Design Guidance for RHEL High Availability Clusters - Microsoft Azure Virtual Machines as Cluster Members

Updated

Contents

Overview

Applicable Environments

  • Red Hat Enterprise Linux (RHEL) with the High Availability Add-On
  • Using the Microsoft Azure platform for virtual-machine hosting

Useful References and Guides

Introduction

This guide introduces administrators to Red Hat's recommendations, references, and considerations that may be useful in designing a RHEL High Availability cluster running on Microsoft Azure virtual machines.

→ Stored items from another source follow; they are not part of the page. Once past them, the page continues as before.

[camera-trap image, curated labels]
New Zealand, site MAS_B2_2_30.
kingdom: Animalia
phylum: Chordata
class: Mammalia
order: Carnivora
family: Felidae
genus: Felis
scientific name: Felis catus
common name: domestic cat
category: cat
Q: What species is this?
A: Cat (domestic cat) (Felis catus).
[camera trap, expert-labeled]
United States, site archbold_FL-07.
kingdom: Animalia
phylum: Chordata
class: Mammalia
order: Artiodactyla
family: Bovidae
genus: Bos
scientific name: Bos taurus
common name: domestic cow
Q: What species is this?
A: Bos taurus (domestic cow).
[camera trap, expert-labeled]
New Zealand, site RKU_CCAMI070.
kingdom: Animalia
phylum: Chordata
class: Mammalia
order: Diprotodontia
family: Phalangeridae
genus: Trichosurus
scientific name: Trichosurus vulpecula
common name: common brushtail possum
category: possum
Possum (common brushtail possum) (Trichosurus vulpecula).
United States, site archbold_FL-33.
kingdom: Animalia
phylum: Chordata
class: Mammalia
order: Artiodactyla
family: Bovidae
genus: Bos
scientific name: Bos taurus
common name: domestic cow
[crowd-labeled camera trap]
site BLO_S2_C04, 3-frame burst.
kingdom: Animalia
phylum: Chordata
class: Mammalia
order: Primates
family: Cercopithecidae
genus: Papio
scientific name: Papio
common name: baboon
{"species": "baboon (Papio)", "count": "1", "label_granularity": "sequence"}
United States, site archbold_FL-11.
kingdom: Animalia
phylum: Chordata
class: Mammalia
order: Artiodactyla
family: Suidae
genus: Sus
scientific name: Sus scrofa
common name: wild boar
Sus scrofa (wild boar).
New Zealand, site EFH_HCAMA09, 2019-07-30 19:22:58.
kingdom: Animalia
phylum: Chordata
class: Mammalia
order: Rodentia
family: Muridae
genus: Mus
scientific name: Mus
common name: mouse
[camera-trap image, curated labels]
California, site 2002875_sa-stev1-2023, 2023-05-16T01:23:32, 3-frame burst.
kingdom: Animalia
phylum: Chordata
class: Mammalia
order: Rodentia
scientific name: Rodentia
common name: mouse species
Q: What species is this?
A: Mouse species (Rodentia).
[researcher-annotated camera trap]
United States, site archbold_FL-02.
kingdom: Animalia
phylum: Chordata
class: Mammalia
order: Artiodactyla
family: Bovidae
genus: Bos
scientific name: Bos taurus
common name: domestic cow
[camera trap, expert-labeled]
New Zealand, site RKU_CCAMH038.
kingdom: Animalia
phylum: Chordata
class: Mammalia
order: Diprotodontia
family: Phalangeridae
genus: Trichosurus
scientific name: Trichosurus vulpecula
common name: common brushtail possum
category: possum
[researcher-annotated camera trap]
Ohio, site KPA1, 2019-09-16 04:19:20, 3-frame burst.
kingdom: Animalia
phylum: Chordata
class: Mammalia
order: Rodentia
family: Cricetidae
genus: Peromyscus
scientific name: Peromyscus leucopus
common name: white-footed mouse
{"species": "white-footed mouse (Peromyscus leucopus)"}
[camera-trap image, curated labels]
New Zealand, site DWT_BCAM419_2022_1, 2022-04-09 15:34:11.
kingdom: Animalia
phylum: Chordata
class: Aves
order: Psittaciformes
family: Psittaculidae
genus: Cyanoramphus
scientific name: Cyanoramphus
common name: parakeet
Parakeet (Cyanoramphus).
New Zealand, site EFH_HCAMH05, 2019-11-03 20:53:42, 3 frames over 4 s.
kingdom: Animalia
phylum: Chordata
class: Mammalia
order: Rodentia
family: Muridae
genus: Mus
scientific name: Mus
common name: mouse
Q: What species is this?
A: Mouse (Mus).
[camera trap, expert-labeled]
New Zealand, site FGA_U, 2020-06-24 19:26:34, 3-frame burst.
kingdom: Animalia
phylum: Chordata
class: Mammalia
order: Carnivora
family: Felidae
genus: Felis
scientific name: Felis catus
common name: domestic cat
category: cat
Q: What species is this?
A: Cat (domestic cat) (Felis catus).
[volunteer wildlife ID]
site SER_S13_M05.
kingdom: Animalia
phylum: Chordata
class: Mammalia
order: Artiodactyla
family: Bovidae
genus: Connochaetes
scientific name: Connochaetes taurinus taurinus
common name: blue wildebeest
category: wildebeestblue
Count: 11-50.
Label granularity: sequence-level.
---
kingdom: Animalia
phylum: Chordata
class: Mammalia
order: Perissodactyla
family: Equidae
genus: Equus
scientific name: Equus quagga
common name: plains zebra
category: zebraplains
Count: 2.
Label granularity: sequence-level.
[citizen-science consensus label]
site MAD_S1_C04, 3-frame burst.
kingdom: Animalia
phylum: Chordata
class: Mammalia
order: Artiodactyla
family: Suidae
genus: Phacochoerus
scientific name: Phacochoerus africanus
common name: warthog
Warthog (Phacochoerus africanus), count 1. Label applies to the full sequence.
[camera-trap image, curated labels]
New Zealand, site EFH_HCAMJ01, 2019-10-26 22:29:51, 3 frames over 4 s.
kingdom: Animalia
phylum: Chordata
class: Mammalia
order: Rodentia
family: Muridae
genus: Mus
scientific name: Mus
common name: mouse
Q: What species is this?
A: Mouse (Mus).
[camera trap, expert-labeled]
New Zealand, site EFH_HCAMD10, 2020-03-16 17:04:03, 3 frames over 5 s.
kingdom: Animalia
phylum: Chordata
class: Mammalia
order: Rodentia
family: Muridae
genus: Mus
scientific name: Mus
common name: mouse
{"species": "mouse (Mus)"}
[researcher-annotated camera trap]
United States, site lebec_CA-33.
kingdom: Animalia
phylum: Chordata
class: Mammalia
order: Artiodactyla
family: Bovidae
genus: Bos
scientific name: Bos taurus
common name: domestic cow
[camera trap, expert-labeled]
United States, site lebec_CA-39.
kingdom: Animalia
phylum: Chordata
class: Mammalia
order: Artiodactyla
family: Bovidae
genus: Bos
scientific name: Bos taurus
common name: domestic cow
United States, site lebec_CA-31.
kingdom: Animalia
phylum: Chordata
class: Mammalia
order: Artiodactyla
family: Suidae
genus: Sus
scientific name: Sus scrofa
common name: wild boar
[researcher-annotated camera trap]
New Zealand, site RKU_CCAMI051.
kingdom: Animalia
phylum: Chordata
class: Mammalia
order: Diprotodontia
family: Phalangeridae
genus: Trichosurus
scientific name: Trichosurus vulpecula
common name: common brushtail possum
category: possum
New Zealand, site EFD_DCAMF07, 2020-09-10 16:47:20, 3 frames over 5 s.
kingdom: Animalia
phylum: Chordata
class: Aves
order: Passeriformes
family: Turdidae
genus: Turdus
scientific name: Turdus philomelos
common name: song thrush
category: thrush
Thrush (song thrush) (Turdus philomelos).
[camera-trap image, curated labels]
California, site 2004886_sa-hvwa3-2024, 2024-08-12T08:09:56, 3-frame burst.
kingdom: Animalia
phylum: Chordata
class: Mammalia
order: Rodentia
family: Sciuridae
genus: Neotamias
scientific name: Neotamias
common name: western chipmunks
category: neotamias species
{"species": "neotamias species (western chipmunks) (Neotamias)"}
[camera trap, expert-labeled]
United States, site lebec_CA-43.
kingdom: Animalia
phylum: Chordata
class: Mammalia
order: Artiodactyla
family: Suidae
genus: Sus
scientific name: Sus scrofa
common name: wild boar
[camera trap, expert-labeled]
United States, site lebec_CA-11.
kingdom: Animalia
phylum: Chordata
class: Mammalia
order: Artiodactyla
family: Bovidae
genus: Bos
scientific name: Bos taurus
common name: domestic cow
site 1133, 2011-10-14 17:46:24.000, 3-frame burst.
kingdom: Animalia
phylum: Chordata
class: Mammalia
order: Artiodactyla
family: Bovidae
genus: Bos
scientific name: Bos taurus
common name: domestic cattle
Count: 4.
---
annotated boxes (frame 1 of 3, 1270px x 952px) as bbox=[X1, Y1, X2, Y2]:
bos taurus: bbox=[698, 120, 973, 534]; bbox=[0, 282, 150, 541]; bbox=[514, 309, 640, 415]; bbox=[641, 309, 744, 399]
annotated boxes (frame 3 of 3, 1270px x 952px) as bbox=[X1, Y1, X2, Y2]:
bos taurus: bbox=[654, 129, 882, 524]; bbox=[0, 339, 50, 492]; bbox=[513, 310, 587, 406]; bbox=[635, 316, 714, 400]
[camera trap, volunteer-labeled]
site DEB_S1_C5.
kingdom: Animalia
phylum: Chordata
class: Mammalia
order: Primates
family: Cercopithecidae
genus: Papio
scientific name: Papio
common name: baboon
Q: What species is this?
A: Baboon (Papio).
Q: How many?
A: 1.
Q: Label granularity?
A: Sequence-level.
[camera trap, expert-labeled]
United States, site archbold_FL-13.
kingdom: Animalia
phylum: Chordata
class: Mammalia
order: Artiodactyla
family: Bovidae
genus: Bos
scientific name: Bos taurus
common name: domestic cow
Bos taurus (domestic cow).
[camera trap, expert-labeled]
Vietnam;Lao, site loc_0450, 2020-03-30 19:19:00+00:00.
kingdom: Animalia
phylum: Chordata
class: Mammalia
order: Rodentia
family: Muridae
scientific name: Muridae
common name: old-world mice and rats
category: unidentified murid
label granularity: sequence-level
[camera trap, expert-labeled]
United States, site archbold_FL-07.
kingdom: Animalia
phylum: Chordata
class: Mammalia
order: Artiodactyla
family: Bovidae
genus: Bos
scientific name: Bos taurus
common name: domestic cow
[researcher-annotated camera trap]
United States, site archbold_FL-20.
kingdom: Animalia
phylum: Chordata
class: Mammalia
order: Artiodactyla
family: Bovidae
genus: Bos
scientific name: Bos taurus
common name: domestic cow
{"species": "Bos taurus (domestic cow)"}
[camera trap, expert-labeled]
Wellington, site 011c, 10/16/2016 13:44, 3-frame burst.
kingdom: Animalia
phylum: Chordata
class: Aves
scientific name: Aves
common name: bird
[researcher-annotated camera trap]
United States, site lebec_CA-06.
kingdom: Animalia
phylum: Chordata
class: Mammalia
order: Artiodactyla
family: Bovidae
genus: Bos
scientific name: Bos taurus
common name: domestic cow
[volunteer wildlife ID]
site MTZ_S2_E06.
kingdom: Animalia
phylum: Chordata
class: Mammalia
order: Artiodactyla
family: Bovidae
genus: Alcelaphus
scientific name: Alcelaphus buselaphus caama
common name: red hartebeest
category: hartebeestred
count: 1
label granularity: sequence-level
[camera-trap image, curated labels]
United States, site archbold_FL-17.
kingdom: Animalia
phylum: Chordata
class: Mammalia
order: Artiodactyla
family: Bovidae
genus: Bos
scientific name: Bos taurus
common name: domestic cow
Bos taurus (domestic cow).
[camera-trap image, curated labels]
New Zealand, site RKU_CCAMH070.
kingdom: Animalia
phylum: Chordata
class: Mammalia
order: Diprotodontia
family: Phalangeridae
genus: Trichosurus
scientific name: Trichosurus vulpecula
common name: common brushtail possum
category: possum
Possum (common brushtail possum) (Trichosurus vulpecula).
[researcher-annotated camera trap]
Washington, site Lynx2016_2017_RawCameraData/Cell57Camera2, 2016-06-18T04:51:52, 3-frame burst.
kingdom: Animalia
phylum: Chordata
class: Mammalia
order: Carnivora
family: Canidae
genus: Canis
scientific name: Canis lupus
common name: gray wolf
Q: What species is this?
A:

Virtual machine configuration

VM distribution recommendation: Place VMs in the same Azure Availability Set

Additional details:

Reasons:

  • RHEL High Availability requires enough members to be active and functional for the cluster to maintain availability of services. An Availability Set aims to keep VMs isolated so that a single failure is less likely to disrupt all VMs in the cluster.
  • Quoting the above linked Microsoft tutorial: "An Availability Set is a logical grouping capability that you can use in Azure to ensure that the VM resources you place within it are isolated from each other when they are deployed within an Azure datacenter. Azure ensures that the VMs you place within an Availability Set run across multiple physical servers, compute racks, storage units, and network switches. If a hardware or Azure software failure occurs, only a subset of your VMs are impacted, and your overall application stays up and continues to be available to your customers"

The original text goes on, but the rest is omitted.